Do outro lado da rua, conjuntos musicais tocavam para esquentar os ânimos, em cima dos trios elétricos estacionados a não mais de dois metros um do outro. No primeiro era forró, no seguinte alguém cantava "Sampa", o terceiro atacava de bolero, depois vinha o de música baiana, aí o de rock pesado, o de chorinho, o de baião -e ninguém pode se queixar de falta de animação. Para quem gosta de música, um prato cheio, até porque se ouvia pelo menos três ao mesmo tempo. O que mais tinha, além dos casais de mãos dadas e das crianças em carrinhos, eram cachorros, de todos os tamanhos, raças, cores e credos, correndo e latindo.
Aí fiquei pensando em São Paulo: mas que cidade é esta?
São Paulo é feia; feia, freqüentemente cinza, suja, e no mesmo dia pode fazer sol, chover, e os termômetros irem dos 15C aos 35C, sem pedir licença. São Paulo nem parece ser uma cidade tropical: não tem praia, não tem morros, não tem baía, não tem paisagem de cartão postal.

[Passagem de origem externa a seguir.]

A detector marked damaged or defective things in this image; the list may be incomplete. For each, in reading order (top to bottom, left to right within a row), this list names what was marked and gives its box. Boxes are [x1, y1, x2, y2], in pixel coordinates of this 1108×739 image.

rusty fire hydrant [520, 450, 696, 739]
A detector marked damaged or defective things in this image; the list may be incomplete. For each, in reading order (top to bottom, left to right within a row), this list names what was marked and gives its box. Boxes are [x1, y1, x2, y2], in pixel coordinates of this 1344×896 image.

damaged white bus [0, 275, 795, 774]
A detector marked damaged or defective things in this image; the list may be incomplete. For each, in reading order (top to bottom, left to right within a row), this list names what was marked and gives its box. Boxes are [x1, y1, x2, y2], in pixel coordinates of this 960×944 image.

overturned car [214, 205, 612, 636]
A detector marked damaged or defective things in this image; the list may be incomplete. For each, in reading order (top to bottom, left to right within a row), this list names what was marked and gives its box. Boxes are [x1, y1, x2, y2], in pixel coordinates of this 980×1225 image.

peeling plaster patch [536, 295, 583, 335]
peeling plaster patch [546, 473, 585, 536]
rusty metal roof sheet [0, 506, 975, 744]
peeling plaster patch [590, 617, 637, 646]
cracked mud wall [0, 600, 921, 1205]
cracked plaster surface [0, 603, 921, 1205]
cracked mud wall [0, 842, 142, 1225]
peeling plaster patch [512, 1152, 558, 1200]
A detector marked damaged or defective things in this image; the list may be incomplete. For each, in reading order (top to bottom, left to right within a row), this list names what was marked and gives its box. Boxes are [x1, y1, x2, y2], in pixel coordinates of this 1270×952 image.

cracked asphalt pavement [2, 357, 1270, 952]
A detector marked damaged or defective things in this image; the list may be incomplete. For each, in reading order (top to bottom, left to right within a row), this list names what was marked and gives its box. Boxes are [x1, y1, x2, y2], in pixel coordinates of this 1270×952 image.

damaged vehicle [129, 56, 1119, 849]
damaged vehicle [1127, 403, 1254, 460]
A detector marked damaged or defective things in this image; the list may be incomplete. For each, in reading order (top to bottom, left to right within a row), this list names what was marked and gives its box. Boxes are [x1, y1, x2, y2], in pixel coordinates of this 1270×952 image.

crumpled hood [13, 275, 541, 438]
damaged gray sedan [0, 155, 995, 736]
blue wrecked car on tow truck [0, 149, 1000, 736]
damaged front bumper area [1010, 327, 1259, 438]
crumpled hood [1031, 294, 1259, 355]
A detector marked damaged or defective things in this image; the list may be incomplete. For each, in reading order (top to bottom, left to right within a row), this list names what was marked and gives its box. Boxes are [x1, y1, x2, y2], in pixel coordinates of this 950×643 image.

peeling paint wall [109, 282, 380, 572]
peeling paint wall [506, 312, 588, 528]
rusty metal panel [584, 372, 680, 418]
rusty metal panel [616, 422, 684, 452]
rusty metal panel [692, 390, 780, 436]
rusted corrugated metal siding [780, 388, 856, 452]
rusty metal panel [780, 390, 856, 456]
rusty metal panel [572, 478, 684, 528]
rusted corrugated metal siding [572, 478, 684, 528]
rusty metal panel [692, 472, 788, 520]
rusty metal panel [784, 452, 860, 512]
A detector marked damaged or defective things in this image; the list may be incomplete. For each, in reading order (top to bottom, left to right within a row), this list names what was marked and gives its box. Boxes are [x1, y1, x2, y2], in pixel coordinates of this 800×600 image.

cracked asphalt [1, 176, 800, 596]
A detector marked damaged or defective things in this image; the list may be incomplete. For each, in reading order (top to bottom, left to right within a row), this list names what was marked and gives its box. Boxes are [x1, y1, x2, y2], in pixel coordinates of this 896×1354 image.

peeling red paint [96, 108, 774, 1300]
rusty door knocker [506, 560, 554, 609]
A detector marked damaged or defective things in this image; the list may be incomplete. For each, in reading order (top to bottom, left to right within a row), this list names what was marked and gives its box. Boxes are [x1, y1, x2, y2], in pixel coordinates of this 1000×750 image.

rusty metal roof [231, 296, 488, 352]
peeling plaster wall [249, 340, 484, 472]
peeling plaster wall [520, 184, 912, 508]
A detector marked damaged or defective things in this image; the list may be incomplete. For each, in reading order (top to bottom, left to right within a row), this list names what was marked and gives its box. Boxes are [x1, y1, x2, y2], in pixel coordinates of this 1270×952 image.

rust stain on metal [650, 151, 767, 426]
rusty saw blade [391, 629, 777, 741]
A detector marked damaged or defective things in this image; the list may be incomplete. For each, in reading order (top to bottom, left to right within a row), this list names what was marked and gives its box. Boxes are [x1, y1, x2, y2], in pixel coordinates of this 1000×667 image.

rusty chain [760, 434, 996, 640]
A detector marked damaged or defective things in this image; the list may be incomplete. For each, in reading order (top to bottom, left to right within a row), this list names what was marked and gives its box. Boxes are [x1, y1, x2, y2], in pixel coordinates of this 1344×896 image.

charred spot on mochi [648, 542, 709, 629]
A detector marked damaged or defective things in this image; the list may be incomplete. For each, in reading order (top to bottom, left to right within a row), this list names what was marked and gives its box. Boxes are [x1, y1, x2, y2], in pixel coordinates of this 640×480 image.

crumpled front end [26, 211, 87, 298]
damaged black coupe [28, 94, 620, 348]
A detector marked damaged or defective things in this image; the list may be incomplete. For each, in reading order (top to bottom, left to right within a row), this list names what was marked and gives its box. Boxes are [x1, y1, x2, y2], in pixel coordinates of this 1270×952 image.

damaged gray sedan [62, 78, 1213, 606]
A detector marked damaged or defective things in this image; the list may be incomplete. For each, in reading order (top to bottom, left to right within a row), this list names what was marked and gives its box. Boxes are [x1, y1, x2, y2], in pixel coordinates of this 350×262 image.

As amizades não começam numa fila de banco, o trânsito é dos piores do mundo a qualquer hora do dia e da noite, a grande invenção de lazer em shoppings foi inventada em SP -que jeito?-, e é nessa cidade que os ricos são mais bregas do que em qualquer outra do mundo (e quanto mais ricos pior).
É para falar ainda mais mal de São Paulo? Não, chega.
Eu só queria que alguém me explicasse esta cidade. Se alguém vem a São Paulo trabalhar, fica louco para ir embora, se possível no mesmo dia. Já os que, por algum motivo, vieram morar em São Paulo, não querem nunca mais sair daqui. Não adianta falar em mar azul, coqueiro, alegria e simpatia do povo; a cidade tem um charme secreto, que não se percebe logo, mas que depois que se entende, não se pode viver sem.
Algumas cidades são fáceis como uma gostosinha de tamancão, minissaia e perninha bem queimada, e com a mesma facilidade com que seduzem, são esquecidas.
Outras, que nem são bonitas à primeira vista, quando você percebe, está totalmente envolvido e dela não vai mais conseguir se livrar -nem quer.
É uma coisa séria, profunda, misteriosa, eterna, e é assim que bate o coração das pessoas por São Paulo.